DO THIS: List each line of the data below that contains the string "instances", copying every such line in full.

DATA FOR THIS TASK:
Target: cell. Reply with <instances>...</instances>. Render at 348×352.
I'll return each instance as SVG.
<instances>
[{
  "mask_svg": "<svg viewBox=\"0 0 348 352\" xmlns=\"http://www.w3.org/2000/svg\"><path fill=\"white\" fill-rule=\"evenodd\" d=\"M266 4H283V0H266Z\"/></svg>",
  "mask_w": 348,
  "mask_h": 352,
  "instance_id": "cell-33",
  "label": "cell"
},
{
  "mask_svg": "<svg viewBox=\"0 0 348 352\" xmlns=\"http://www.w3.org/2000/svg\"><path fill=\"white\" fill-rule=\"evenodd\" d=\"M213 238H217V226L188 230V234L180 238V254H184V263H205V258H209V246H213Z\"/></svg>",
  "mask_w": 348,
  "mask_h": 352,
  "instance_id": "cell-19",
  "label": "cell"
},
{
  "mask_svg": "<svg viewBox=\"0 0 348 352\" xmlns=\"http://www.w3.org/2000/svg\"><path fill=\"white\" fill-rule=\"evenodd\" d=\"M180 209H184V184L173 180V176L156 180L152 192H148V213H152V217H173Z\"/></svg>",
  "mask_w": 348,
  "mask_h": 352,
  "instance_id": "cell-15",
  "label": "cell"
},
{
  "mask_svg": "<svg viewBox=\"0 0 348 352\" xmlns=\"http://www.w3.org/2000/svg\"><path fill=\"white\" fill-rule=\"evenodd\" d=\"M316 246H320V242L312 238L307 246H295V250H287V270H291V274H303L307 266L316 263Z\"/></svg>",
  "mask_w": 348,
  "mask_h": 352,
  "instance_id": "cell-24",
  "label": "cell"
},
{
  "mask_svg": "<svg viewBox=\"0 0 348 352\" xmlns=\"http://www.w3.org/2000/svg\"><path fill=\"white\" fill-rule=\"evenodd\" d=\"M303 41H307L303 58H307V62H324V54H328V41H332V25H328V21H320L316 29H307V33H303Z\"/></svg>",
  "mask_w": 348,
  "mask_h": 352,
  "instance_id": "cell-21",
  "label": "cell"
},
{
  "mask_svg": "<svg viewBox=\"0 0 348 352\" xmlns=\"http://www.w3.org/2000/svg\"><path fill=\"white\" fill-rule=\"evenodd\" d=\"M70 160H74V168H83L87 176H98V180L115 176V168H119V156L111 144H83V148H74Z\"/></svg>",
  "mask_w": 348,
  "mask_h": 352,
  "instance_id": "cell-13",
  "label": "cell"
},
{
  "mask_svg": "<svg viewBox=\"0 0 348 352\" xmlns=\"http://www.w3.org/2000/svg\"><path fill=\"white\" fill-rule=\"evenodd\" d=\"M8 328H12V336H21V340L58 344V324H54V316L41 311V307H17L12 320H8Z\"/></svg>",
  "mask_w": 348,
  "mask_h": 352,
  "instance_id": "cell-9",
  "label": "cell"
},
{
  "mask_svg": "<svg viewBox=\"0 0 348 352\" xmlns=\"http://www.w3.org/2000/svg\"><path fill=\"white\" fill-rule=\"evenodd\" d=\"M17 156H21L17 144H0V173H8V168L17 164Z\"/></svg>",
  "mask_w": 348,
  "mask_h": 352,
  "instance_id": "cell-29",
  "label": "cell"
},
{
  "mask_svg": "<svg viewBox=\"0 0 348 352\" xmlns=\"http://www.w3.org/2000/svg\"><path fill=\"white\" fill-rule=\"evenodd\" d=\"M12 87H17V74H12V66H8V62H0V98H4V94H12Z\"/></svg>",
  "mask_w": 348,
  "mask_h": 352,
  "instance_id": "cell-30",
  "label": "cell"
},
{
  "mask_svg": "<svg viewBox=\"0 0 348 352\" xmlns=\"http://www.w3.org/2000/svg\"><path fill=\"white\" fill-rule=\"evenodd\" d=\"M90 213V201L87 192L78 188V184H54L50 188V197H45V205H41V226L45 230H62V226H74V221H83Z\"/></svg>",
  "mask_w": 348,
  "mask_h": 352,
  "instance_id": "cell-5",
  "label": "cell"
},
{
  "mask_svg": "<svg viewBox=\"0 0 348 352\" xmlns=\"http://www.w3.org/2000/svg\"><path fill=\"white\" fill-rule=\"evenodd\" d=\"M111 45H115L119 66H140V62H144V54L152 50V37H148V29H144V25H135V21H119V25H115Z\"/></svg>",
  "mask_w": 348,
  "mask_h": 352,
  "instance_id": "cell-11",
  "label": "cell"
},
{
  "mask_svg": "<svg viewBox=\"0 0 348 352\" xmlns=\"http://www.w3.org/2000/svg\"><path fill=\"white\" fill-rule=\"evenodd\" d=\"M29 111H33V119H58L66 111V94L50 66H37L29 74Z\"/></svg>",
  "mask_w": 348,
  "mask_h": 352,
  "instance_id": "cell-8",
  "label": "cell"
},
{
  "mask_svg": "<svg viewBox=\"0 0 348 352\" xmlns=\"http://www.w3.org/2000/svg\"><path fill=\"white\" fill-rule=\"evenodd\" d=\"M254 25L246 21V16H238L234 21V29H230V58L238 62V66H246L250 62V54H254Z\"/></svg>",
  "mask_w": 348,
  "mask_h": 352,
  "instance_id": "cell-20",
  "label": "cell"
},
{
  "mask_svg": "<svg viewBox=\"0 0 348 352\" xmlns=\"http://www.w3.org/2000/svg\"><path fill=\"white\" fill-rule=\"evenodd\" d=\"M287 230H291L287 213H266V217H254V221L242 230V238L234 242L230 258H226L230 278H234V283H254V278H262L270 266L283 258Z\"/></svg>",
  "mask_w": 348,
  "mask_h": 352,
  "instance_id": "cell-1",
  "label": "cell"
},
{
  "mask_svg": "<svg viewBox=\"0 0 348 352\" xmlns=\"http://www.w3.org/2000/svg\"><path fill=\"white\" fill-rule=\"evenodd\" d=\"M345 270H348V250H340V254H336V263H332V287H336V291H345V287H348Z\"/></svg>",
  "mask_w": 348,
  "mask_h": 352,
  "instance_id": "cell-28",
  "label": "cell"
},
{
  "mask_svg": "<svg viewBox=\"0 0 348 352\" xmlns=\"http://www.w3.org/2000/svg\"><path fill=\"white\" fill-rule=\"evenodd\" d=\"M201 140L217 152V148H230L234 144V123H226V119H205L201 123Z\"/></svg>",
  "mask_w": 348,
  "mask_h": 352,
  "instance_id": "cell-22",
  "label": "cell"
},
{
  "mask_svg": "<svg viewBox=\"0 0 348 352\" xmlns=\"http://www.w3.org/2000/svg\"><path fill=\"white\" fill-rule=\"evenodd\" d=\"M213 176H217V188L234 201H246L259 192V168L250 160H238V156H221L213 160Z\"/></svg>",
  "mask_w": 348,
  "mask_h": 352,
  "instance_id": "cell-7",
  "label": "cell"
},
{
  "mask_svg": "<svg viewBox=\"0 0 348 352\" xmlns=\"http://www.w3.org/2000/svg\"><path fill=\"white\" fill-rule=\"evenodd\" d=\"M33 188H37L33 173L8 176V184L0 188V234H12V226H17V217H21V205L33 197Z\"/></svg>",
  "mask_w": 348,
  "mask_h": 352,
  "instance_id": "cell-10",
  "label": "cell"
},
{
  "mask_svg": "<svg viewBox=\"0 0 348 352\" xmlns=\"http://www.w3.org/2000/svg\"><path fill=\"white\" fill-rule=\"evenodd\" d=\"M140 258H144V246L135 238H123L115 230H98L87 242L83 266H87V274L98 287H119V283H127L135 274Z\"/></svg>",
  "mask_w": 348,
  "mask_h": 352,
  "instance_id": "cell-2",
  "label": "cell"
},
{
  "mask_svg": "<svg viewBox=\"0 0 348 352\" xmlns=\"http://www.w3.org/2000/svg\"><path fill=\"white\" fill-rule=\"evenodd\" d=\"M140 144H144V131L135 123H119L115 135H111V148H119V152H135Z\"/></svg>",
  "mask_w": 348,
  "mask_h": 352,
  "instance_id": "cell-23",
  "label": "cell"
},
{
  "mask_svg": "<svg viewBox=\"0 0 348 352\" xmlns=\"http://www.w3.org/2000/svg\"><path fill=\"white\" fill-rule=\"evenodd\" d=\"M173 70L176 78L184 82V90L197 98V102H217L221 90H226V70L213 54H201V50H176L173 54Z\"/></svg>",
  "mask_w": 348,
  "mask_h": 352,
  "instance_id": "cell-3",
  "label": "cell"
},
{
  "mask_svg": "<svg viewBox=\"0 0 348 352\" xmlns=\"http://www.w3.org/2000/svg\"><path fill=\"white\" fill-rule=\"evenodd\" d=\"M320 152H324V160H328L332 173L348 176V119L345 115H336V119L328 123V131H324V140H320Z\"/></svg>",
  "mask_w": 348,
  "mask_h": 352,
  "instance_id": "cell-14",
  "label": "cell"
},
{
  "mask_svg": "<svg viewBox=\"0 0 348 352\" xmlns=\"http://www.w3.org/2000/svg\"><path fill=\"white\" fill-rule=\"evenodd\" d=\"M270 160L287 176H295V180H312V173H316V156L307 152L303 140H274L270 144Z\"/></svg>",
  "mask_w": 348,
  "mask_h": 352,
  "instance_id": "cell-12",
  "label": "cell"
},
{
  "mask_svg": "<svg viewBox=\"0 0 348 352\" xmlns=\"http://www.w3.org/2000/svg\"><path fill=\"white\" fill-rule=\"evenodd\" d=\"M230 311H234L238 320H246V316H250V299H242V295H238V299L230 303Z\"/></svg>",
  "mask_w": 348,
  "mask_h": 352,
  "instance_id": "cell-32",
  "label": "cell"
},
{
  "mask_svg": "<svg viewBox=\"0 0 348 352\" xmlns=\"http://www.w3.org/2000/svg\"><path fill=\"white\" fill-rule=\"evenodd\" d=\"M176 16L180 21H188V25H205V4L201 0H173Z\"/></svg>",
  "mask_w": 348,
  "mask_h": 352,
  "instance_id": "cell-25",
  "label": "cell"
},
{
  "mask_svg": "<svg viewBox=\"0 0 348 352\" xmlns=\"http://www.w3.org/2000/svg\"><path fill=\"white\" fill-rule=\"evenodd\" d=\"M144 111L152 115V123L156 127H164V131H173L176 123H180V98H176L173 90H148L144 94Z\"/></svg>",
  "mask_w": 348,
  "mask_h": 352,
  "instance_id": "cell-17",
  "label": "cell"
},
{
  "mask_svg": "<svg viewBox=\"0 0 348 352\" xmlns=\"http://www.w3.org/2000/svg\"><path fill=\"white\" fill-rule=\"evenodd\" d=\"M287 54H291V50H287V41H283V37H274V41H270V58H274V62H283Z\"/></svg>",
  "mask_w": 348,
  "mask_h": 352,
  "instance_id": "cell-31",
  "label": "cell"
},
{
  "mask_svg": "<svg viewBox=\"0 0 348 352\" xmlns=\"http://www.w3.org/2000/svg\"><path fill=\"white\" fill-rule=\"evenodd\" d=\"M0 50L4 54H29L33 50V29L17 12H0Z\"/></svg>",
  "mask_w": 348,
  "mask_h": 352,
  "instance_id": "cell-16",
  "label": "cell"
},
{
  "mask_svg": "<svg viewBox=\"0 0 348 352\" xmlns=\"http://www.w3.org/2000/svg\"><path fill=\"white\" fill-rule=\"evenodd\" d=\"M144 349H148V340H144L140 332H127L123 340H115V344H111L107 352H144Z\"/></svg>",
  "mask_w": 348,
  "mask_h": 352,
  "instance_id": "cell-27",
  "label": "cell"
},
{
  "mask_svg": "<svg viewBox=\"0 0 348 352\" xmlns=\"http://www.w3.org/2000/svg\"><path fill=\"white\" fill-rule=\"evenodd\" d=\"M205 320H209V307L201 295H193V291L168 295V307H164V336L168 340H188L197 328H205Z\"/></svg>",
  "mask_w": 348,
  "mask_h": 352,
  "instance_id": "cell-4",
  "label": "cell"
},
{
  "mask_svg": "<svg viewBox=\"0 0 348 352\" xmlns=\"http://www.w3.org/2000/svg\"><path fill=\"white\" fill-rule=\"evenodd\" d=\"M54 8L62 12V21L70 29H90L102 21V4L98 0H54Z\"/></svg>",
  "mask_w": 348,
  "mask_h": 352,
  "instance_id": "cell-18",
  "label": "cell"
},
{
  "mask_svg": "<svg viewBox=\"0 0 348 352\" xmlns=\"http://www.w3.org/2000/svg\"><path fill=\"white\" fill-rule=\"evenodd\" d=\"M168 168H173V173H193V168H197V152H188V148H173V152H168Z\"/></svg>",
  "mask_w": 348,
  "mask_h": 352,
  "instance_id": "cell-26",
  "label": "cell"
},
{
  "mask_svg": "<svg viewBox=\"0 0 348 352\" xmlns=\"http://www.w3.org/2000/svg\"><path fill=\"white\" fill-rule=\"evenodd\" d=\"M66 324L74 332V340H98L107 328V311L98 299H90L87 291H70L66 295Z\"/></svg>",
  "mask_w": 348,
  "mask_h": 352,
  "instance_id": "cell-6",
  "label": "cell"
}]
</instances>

CORRECT RESULT:
Target: cell. Reply with <instances>...</instances>. Render at 348×352.
<instances>
</instances>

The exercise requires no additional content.